● Supplied text
[Start of section]
|
metadata
I found a few quirks with the AI and combat.
One of the most obvious "tricks" is that the pathfinding always will go for the shortest FREE way to smack you. Which can mean when lots of enemies are around, or fire or the enemy that moves before them blocks the more logical approach that enemies go as far as needbe to reach you and if it means walking 7 tiles or more which when you know it can make for some funny and useful exploitation.
Another is when there is no way to you (thanks to fire or enemies) they get even stranger, instead of piling in as close as possible or getting out of bowrange they idle on the spot they are making it sometimes possible to block a path with one enemy so you can easily pick of other enemies.
This can extend to enemies piling in in a way that 2 enemies to tiles away don't manage to both pile in as one blocks the way of the other leading to one piling into melee range and another enemy just shifting at 2 tiles away while both should be able to get into melee range.
Than there are dragons and there special behaviour: When a dragon gets low it tries to escape and spellcast which isn't the best option for a dragon if they can't retreat as they take up time they could spend with a melee attack instead of preping a spell that gives the adventurer time to react like they do on 3 or 2 health.
I really think the AI is underperforming for the task at hand. While they still give a numeric challenge they fail on logical level making it in some cases a shooting gallery.
P.S.:Once you have 2 entrances to a room free the enemies are also waaaaay to easy as you can pop in from a distance and do bow attacks with sneak over and over and over again. Might wanna limit the amount you can pull of sneaking to maybe 1 time per entrance or so.
|
|
|
metadata
The pathfinding is actually completely detailed in the rulebook, and I feel that having it be simple is actually a good thing as it allows the player to plan ahead and take account of all the nondeterministic factors. There are a few interesting interactions that different choices for enemy behavior would create:
Squeezing in / fleeing to corner when no path available: Squeezing in would make them susceptible to bow and worm attacks, while running away gives them a disadvantage to subsequent melee (and looks weird for aggressive ones).
Occupying all available player-adjacent tiles: This would raise the tactical difficulty but seems out of place with the strict turn-based concept. I think keeping the randomness in is slightly more fun.
[End of section]
● Given information
[Start of section]
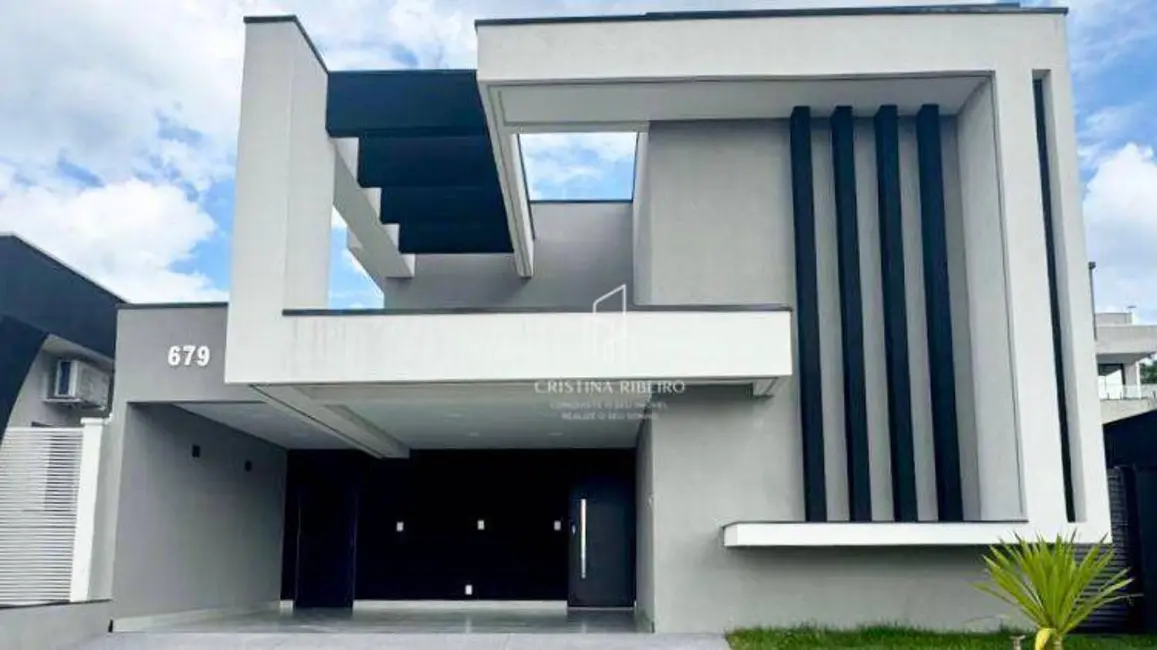 Foto 1 de Casa de Condomínio com 3 quartos à venda, 259m2 em Cacapava - SP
[End of section]
● Work instructions
Resume the forum thread about enemy pathfinding and combat AI above, picking up right after its last sentence.

● Result for this exercise
Dragon melee while cornered: Depending on your equipment, the threat of a fireball hit or summoning another monster (as well as a breath attack) can be just as bad as two melee attacks, plus it commits you to attacking the dragon on the next turn rather than being able to flee.
Sneaking from another entrance: As I mentioned in the other thread, if you can already do bow attacks from alternate entrances indefinitely then the sneak bonus is just speeding up the inevitable. I believe that if both entrances are "free" then the room should be essentially cleared and there's no need to make the remaining monsters harder.
|
|
|
metadata
Those are good points, Leogrim. We could do more to make the monsters behave intelligently. We may take steps in that direction, but what unekdoud said about making the monster behavior simple enough to complete understand is a priority for us.
And Yes on what Unekdoud said about "sneaking in from the other side" -- it's just to speed things up given that you are already in clean up mode in that case.
There are a couple things we are considering which releate to this thread:
- Make the dragon spellcasting an unlock. So they don't start doing that until there are multiple dragons in the room, at which point taking the time to cast a spell makes more sense. It would also make dragons easier to understand for new players.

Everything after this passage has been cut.